In an interview at the Academy Awards nominee luncheon in Beverly Hills on Monday, Sylvester Stallone said he had considered joining in the boycott of this year’s Oscars to protest its lack of diversity, but then changed his mind when he consulted the director of the film responsible for getting him there.

Stallone is up for his first-ever Oscar this year for his portrayal of Rocky Balboa in Creed (though Rocky won Best Picture in 1977), but the 69-year-old star told TheWrap that he consulted with Creed director Ryan Coogler before making a final decision as to whether to attend the ceremony.

“I remember I spoke with Ryan Coogler when this happened and I said, ‘How do you want to handle this? Because I feel like you are responsible for me being here,'” Stallone told the outlet. “I said, ‘If you don’t want me to go, I won’t.’ He said, ‘I want you to go.’ That’s the kind of guy he is. He wanted me to stand up for the film.”

Controversy over diversity has engulfed the Oscars and the organization that presents them, the Academy of Motion Picture Arts and Sciences, ever since the Academy unveiled this year’s nominations last month. For a second consecutive year, all 20 acting nominees are white.

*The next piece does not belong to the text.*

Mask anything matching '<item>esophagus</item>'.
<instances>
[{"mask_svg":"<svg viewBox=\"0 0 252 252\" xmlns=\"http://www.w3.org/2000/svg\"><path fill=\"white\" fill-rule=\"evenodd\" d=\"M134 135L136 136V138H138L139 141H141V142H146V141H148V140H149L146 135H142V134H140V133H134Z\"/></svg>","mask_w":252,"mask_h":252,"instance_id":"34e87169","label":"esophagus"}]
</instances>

The backlash came swiftly, as stars like Will and Jada Pinkett Smith and director Spike Lee pledged to boycott the ceremony, and the Rev. Al Sharpton called for a national “tune out” of the show in protest.

The lack of diversity also spurred the Academy to implement a dramatic overhaul of its voting rules and organizational structure in a move widely criticized by longtime Academy members as an overt effort to purge the organization’s older, white members of their votes.

Stallone praised the Academy’s diversity initiative in his statements to TheWrap: “There’s a universal law of existence — you either adapt or cease to exist,” he said.

The backlash over the #OscarsSoWhite controversy continued Monday, as demonstrators from the Los Angeles-based civil rights organization Project Islamic Hope protested outside the Academy’s annual nominee luncheon at the Beverly Hilton Hotel in Beverly Hills. The group called on “white Hollywood” to join the boycott effort, and urged those attending the ceremony to wear a black armband or ribbon to support diversity.

The 88th Academy Awards air Sunday, February 28th on ABC.